Aside from that, I find this article to be spot-on: CS3 is leaps and bounds ahead of its predecessor in terms of interface cohesiveness, stability, and feature improvement. I can't bloody wait until we upgrade at the office. . . .

10 January, 2008

Speaking of free. . . .

NetNewsWire, that badass, best in class, and my preferred feed reader, is now free. As in beer. If you're not using NNW for your RSS needs, do yourself a favour and get it now.

Hello neighbour. Come steal my bandwidth.

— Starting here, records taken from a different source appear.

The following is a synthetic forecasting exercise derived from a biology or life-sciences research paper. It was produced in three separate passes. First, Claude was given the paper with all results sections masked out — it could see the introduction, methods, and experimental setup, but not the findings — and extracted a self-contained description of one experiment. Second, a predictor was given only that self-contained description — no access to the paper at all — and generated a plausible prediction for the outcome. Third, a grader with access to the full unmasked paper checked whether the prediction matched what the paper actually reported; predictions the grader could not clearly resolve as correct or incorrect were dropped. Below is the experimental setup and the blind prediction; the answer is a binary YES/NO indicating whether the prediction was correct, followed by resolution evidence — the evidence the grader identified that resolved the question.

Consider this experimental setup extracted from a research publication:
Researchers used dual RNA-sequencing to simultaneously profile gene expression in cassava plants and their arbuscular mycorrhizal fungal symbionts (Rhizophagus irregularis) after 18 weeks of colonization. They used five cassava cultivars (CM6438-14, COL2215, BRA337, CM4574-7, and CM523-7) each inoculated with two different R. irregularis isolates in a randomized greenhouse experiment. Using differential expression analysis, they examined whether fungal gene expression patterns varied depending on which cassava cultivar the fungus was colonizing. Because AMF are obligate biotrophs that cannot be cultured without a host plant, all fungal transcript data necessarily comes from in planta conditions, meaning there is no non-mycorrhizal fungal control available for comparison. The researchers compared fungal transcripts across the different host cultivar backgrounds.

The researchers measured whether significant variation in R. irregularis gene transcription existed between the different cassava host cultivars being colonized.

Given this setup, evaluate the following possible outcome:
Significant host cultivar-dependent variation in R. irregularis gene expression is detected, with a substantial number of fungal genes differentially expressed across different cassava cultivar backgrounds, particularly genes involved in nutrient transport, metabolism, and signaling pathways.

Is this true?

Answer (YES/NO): NO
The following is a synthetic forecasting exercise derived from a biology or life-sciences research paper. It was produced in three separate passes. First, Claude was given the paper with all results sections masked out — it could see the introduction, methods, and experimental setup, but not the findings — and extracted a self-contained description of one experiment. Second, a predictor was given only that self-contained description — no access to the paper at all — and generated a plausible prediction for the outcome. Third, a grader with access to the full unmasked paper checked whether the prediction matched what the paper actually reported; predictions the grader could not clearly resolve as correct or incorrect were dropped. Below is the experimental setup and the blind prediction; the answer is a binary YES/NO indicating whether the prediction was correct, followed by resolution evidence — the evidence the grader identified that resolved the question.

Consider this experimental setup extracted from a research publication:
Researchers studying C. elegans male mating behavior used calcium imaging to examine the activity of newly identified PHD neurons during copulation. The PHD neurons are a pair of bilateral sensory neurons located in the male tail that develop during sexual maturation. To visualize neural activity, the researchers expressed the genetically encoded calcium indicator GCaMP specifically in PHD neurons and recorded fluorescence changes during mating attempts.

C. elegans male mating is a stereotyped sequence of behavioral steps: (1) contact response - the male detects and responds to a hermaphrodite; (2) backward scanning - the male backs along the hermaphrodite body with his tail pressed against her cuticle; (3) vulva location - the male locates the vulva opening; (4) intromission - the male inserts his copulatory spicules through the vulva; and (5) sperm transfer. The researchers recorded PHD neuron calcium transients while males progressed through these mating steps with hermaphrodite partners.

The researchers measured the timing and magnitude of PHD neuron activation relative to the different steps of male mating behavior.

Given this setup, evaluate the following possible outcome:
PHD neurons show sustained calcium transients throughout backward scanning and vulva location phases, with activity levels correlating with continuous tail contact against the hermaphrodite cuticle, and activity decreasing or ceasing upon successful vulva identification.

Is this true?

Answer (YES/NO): NO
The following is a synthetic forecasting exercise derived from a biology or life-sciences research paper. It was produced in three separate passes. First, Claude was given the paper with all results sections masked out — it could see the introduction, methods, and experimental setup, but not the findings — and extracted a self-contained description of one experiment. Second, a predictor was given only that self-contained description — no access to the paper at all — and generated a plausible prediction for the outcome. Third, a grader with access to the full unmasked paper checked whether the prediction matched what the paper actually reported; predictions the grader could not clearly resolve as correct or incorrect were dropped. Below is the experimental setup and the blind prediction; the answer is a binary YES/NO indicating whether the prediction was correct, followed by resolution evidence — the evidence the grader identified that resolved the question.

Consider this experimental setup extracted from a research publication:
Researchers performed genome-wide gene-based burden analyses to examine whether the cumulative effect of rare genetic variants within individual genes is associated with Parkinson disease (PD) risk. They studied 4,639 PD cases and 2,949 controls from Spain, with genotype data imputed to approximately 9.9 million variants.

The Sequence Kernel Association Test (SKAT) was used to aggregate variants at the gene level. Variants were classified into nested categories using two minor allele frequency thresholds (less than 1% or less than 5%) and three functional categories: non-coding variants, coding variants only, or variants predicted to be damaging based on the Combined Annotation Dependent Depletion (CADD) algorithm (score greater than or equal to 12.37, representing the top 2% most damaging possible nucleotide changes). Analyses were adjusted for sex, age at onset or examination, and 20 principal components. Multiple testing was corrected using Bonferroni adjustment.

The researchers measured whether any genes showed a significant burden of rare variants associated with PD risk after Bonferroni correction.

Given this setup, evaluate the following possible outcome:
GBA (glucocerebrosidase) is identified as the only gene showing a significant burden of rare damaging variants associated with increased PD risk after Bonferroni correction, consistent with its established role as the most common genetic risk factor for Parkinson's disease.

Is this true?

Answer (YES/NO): NO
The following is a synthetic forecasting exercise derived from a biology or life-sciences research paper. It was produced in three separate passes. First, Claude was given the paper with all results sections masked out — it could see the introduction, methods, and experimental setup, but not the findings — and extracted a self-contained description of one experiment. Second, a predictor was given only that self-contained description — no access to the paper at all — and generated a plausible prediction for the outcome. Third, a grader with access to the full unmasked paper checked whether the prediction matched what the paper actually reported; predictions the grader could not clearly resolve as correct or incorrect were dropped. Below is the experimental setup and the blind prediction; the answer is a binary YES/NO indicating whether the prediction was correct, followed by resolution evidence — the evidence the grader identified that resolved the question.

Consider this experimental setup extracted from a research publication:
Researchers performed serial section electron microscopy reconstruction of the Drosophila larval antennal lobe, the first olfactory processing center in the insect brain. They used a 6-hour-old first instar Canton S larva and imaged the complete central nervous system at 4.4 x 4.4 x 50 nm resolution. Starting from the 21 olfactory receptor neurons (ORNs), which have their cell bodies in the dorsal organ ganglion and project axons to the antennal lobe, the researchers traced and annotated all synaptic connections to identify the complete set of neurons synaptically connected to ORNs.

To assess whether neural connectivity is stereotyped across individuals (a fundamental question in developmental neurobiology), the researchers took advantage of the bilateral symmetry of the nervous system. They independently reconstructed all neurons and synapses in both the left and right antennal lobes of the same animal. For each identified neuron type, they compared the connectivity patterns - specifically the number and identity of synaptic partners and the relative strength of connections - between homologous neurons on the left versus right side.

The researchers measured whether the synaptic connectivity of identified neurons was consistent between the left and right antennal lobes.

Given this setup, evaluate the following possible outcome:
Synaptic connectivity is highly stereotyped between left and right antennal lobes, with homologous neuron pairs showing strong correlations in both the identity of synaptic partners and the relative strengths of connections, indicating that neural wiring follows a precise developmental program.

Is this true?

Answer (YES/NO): YES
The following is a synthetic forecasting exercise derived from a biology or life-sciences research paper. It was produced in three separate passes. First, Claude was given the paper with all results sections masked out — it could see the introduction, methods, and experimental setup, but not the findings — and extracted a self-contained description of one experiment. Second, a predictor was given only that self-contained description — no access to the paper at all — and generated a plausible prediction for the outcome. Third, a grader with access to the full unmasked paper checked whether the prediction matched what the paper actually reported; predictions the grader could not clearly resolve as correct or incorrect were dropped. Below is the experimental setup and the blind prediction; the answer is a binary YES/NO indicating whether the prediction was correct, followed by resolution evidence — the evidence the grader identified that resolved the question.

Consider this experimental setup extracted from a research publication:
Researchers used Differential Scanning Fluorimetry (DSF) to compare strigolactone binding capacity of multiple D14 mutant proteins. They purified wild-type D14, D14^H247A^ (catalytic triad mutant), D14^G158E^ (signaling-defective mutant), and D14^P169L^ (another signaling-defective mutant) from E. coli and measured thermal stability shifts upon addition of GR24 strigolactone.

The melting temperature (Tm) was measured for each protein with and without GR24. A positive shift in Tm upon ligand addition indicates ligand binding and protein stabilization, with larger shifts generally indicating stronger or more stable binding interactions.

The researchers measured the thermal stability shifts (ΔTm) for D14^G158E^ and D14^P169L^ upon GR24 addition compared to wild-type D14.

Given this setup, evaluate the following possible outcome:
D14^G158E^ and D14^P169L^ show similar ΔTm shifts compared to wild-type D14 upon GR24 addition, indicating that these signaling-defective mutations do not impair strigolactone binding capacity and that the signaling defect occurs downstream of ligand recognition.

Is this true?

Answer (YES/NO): NO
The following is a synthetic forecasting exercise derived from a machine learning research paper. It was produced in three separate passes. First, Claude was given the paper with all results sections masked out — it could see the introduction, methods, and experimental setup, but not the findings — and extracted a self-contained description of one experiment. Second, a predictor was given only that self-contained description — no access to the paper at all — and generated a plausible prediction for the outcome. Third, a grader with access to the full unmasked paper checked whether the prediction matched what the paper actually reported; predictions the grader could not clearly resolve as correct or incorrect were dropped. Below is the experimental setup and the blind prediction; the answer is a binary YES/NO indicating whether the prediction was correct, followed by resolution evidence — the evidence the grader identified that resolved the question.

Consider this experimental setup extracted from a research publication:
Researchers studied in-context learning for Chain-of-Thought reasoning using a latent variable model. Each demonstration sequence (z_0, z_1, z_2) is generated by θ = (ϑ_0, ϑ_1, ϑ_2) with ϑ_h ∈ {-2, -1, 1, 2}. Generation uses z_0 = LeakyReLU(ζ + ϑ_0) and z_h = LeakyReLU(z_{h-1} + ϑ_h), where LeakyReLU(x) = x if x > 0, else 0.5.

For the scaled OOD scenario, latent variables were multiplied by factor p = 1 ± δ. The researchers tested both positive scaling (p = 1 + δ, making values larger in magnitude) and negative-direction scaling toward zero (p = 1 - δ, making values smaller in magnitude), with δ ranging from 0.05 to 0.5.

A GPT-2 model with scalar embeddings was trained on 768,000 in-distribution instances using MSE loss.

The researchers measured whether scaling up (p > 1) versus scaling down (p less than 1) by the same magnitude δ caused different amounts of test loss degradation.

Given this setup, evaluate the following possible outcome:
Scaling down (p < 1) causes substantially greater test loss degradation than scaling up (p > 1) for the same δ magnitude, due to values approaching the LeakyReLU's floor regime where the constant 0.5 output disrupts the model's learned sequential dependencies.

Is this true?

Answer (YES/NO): NO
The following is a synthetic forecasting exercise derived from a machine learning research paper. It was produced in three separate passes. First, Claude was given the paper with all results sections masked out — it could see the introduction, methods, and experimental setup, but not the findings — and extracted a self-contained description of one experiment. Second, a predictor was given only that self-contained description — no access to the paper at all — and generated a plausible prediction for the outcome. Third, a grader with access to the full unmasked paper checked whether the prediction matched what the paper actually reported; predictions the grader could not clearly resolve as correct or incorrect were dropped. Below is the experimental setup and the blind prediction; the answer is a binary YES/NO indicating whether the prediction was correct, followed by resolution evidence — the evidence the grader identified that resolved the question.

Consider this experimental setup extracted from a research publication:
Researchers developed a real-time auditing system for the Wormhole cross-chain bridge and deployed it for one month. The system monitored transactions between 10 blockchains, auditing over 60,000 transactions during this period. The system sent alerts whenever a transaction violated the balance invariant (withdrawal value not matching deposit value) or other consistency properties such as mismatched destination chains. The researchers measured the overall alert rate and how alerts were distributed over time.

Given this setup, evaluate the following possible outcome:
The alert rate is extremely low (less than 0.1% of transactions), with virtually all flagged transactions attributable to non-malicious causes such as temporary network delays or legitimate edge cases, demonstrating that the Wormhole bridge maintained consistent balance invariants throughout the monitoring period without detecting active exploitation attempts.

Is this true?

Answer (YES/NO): YES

Good Morning. As soon as I iron out a few security issues on my machines, I've decided to open up access to my wireless access point at home (it's called Mothership X, just in case you're ever around). No password, no encryption, just free-and-clear internet access for me and my neighbours. I've been thinking about doing this for a while, for some of the reasons that Bruce Schnier outlines in this article. Also, I find it's a nice way to affirm what I've always thought, deep down inside: people are generally good, and when you share, people will share in kind. Karma and all that. Well, in any case, enjoy the free WiFi, Bed-Stuy.

09 January, 2008

The Pirate's Dilemma

Here's a fascinating excerpt from Matt Mason's new book, The Pirate's Dilemma, via torrentfreak.com. To wit:

We live in a world where it is legal for a company to patent pigs, or any other living thing except for a full birth human being, but copying a CD you bought onto your hard drive is considered an infringement of someone else’s rights. A place where an average law abiding citizen could owe more than $12 million dollars in fines if they were sued every time they accidentally violated copyright law in a single day. A society where it’s ok for each of us to be hit with 5,000 advertising messages every 24 hours, usually without our permission, but creating a piece of art and placing it in public yourself without permission can land you in prison. This isn’t just about the pros and cons of file sharing - this is about an entire species losing its sense of perspective, failing to understand the potential of one of its most precious (and yet most abundant) resources.

Many of us are confused about whether our ideas should count as information, or property. When we have a new idea, there are two opposing forces at work. At the same time as we are thinking “how can I get this out there?” we’re also asking ourselves “how can I benefit from/monetize this idea?” We want to spread ideas as information, but capitalize on them as intellectual property. This problem with information is something I call The Pirate’s Dilemma.

Interesting stuff, and there's not much on there that I don't agree with. I've had this book mentioned to me three times today alone—I'm going to have to shortlist it on my reading pile. . . .

02 January, 2008

Not dead, just resting. . .

I'll be back, like the Terminator. Except without the shotgun and the kickass bionics, unfortunately.